I've read so much about Maffetone training that it's second nature to me. I don't even imagine others might not know about Phil Maffetone. I've written about him and his ideas on this blog several times. Here's a good summary from me in 2008:
And for a little more in-depth explanation, check out Phil Maffetone himself in this interview from Runner's Connect:
I also strongly encourage you to read his most recent book, The Big Book Of Endurance Training and Racing. It "replaces" or summarizes many of his older books all in one place. Pretty cheap at Amazon--about $16 for the actual book, $13 on Kindle.
All of the above (my old blog post, video, and book) explain his system. The core belief is that we need to run at a very easy aerobic heart rate based on 180-age (with some minor up/down adjustments). That formula will give your MAXIMUM aerobic HR. Don't exceed it. Yes, it'll feel too easy and you'll be going rather slow. Things will improve!

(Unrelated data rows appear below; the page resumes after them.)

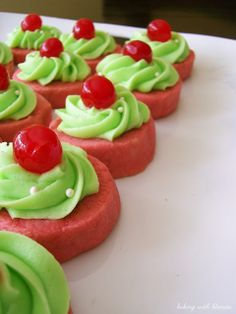 Baking with Blondie : Cherry Limeade Shortbread Cookies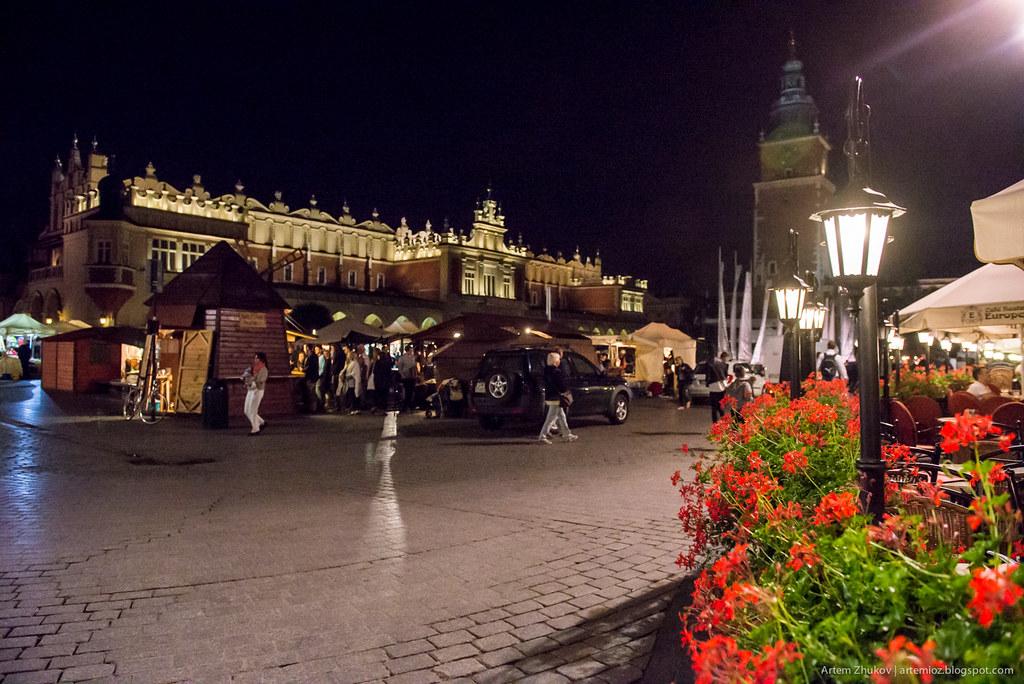 Krakow at night-5.jpg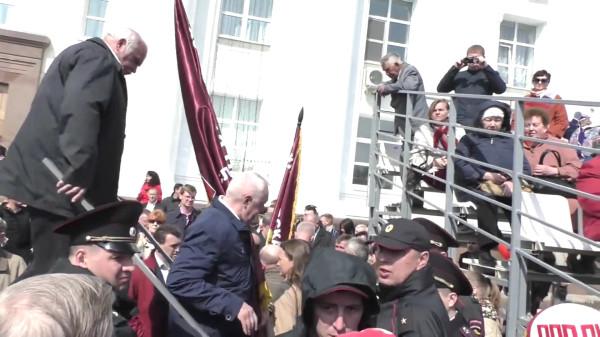«Держать и не пущать» или как ульяновские чиновники протесты против переименования площади В.И. Ленина запрещают-pic2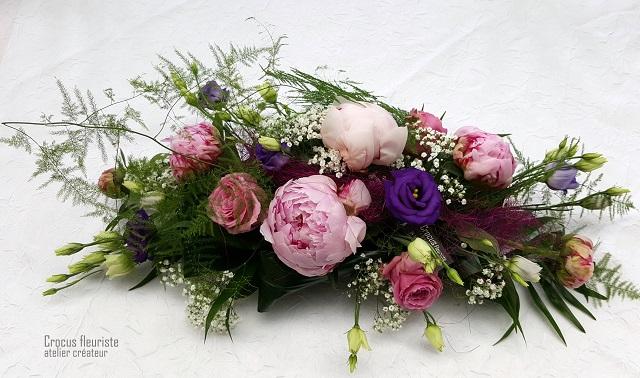 Centre de table cérémonie rose, parme et violet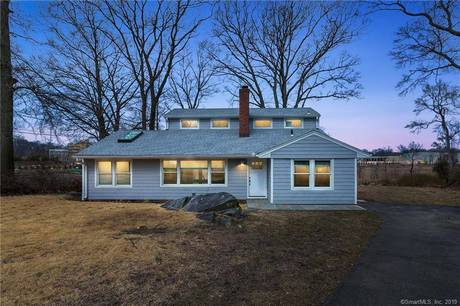 Single Family Home Sold in Norwalk CT 06854. Contemporary, colonial house near beach side waterfront.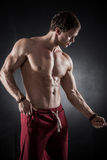 Geschiktheids mannelijk model Stock Foto's
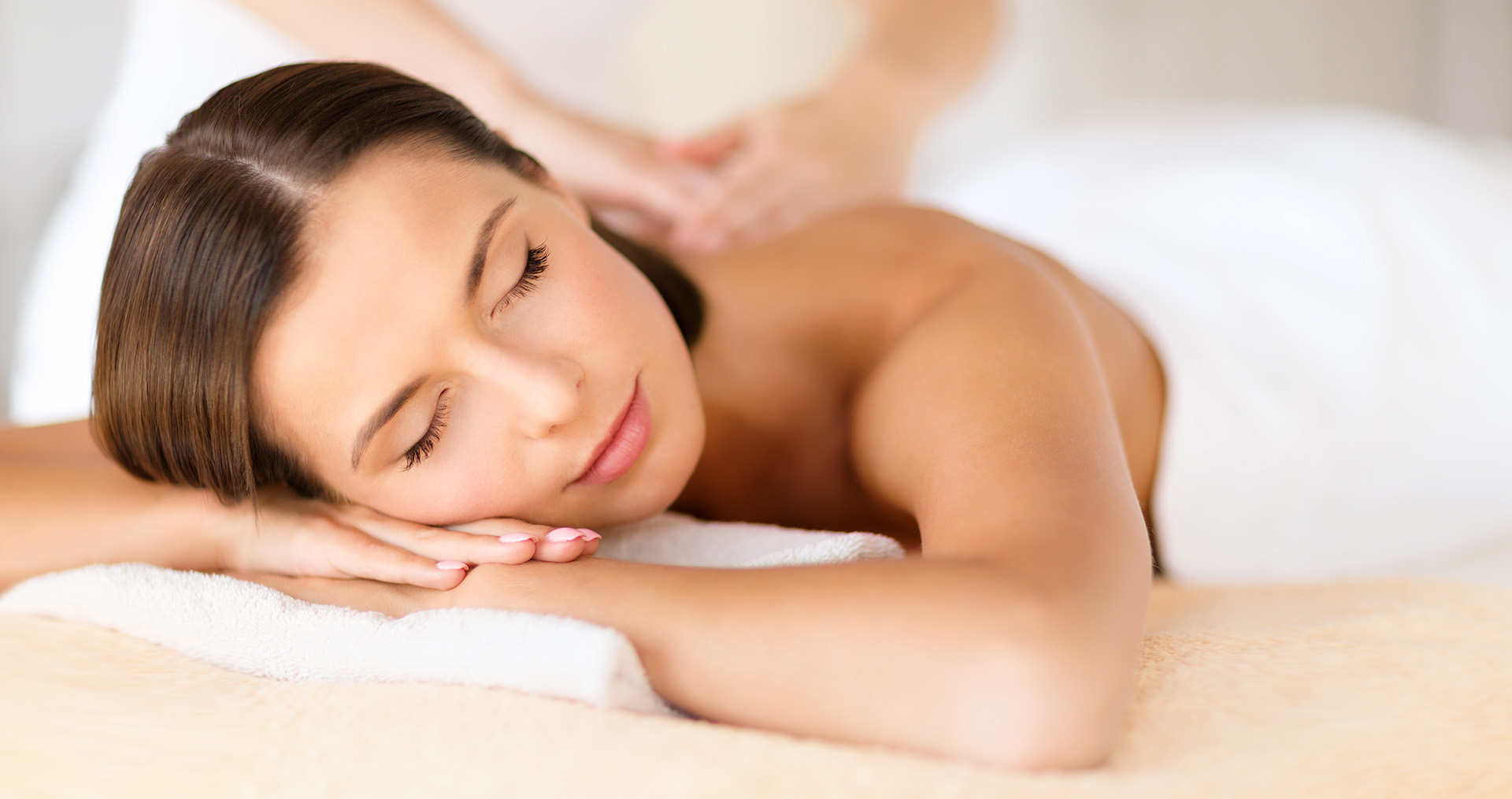 Los Angeles area spa offers Swedish Massage, Firm Pressure Massage, and Hot Stone Massage.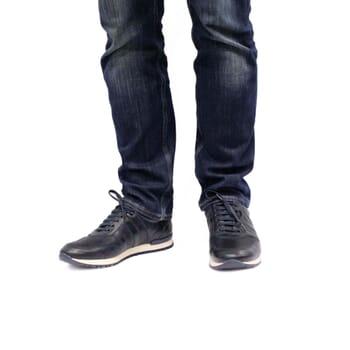 vue portée sneakers cuir bleu JULES & JENN
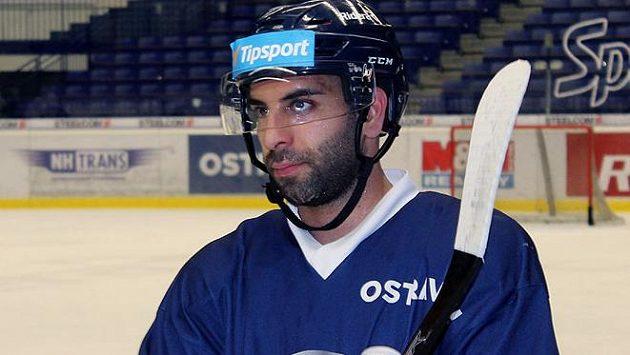 Nová posila hokejových Vítkovic - Samson Mahbod.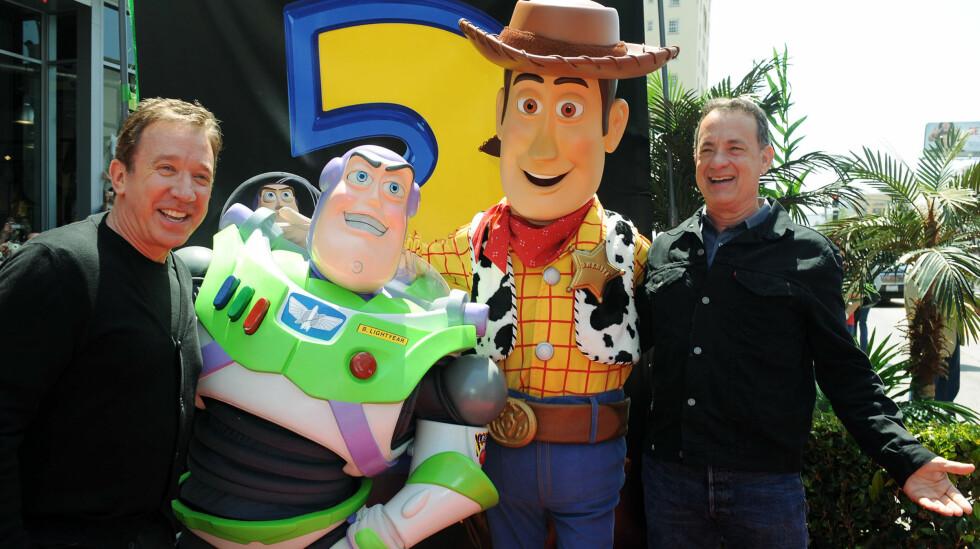 FILMHELTER: Tim Allen (t.v) er mannen bak stemmen til actionfiguren og makkeren til Woody, Buzz Lightyear. Her er han og Tom Hanks på verdenspremieren på «Toy Story 3» i L.A. sommeren 2010, sammen sine populære rollefigurer.  Foto: Ap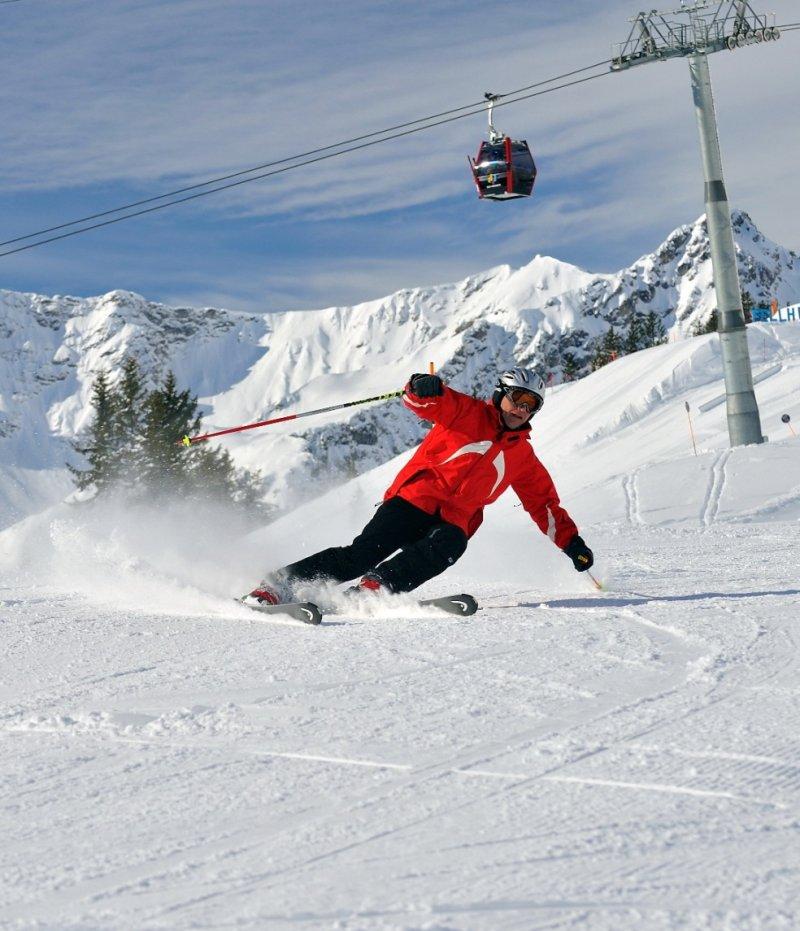 das kleine landhaus skifahren auf 120 km bestens pr parierte und schneesichere pisten in. Black Bedroom Furniture Sets. Home Design Ideas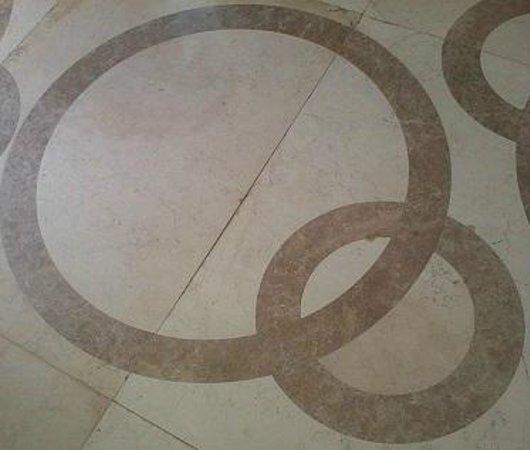 Quo Vadis Hotel Abuja: Q Logo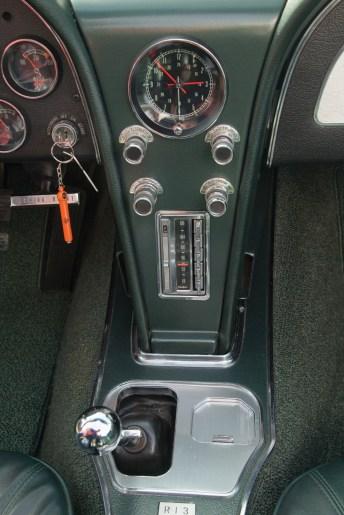 1966 Chevrolet Corvette Sting Ray 327-300 Convertible - 12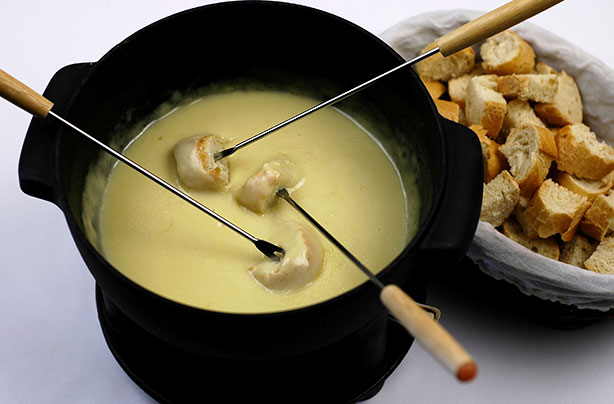 Cheddar and Cider Cheese Fondue recipe - goodtoknow | {Fondues 20}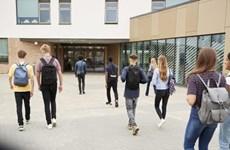 Nhiều bang nước Mỹ cho học sinh nghỉ học để ngăn COVID-19 lây lan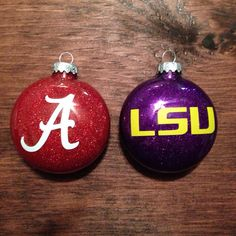 Show your school spirit with collegiate glitter ornaments this holiday season! Glitter Ornaments, Diy Christmas Ornaments, Diy Christmas Gifts, All Things Christmas, Christmas Time, Christmas Bulbs, Christmas Glitter, Merry Christmas, Military Box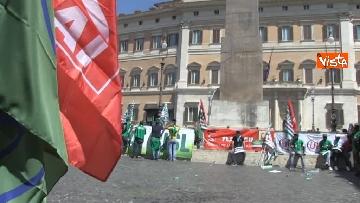 2 - Voucher, gli agricoltori in piazza Montecitorio contro il reinserimento, le immagini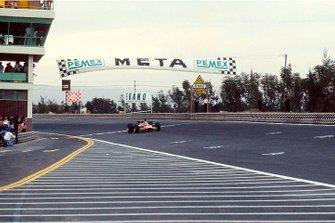 Graham Hill, Lotus 49B Ford, golpea el aire mientras toma la bandera a cuadros y la primera posición y se convierte en campeón mundial por segunda vez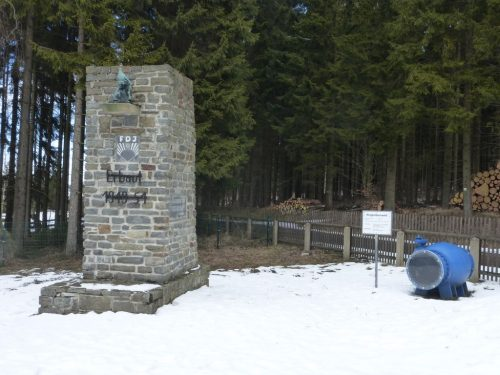 2018/03 - Talsperre Cranzahl das Denkmal der Erbauer.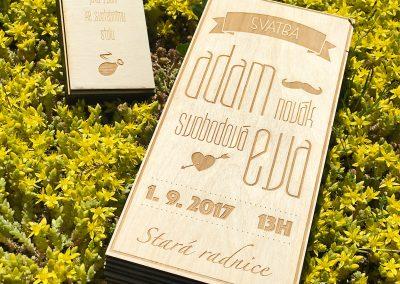Překližkové svatební oznámení
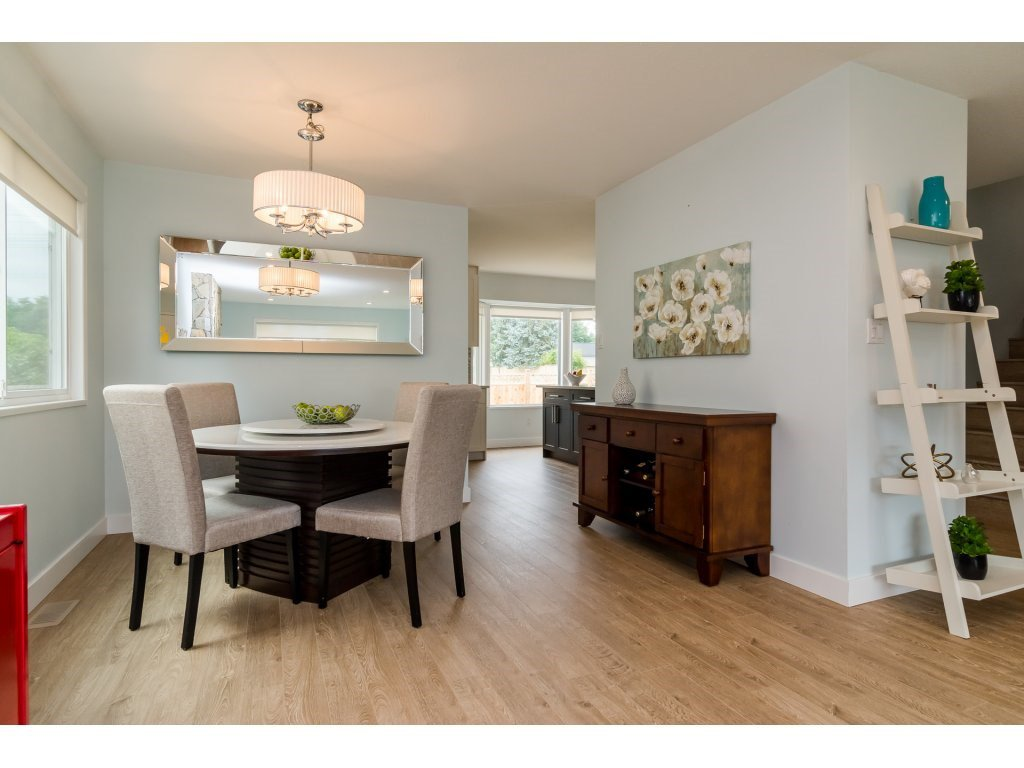 Photo 5: Photos: 21112 95A Avenue in Langley: Walnut Grove House for sale : MLS®# R2198138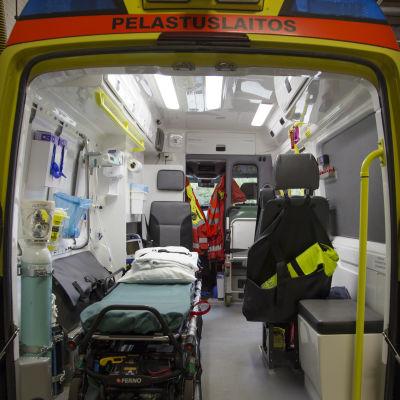 Ambulanssi Espoonlahden paloasemalla 25.8.2016.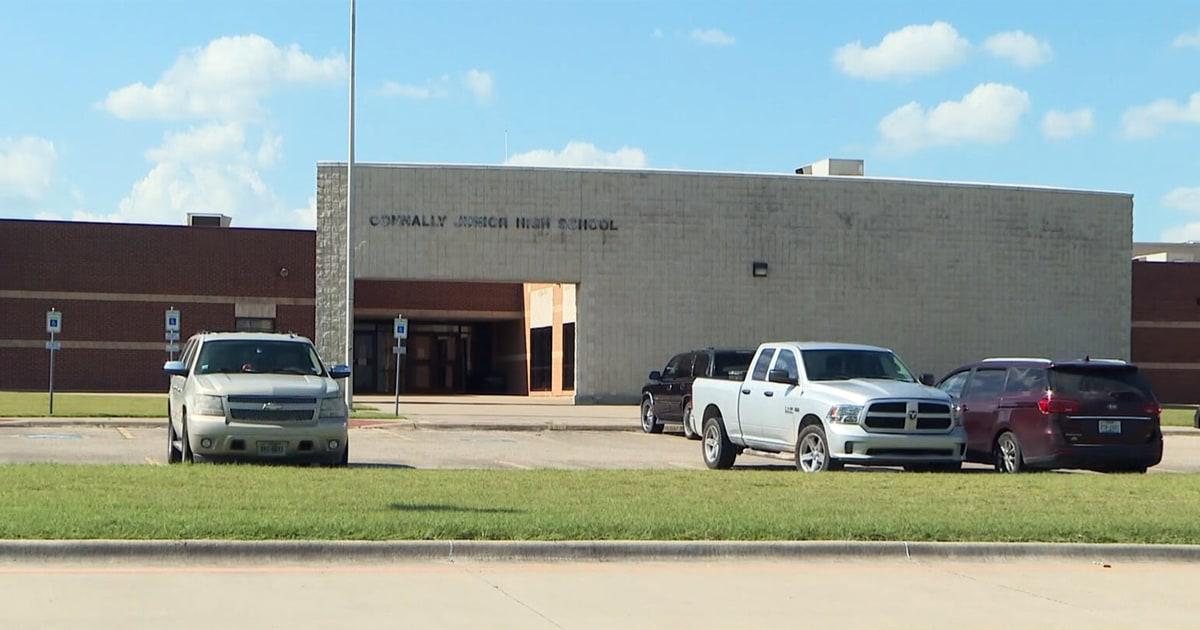 Texas school district closes after 2 teachers die of Covid-19 1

Why run at this low heart rate? It's low impact and low stress, efficient, encourages fat-burning, decreases stress hormones, and increases aerobic fitness. Low chance of injury, high chance of better aerobic fitness. Win-win. It will not get you into amazingly fast running shape quickly. This is a long-term commitment. Many people won't hang in there. If that's your personality, then I encourage you to think about rotating training cycles with Maffetone style training for 3 months, then your "typical" training (that might include intervals, tempos, hill repeats, or fartleks) for 3 months. Aerobic-Anaerobic. Maffetone builds the body up, the higher HR training sharpens, but also destroys. You might find a mix that is synergistic. True converts stick with Maffetone and slowly build their aerobic fitness over months and months and the improvements can be continued for years (without annoying set-backs).
You'll be surprised how much better you feel using the Maffetone program. You sleep better, recover faster, nagging injuries fade away, you run more miles (or minutes), and slowly get faster at the same low heart rate.
Anyway, I decided to switch over to Maffetone low-heart rate training because I was getting injured with the fast tempo runs and the pressure to "perform" was putting stress on me (physically and mentally). Maffetone is low stress! In one week, I've already seen positive changes. More running miles. Lower resting heart rate (RHR). Better heart rate variability (HRV). Better sleep. My slow paces are even improving--slightly. I promised myself to give it 3 weeks (then race Howl at the Moon 8-hour ultra). I'm done with week one and feeling great. Hope the next 2 weeks go just as well. I have confidence they will. After Howl at the Moon, I'll return to Maffetone training and hope to see continued improvements. Give it a try!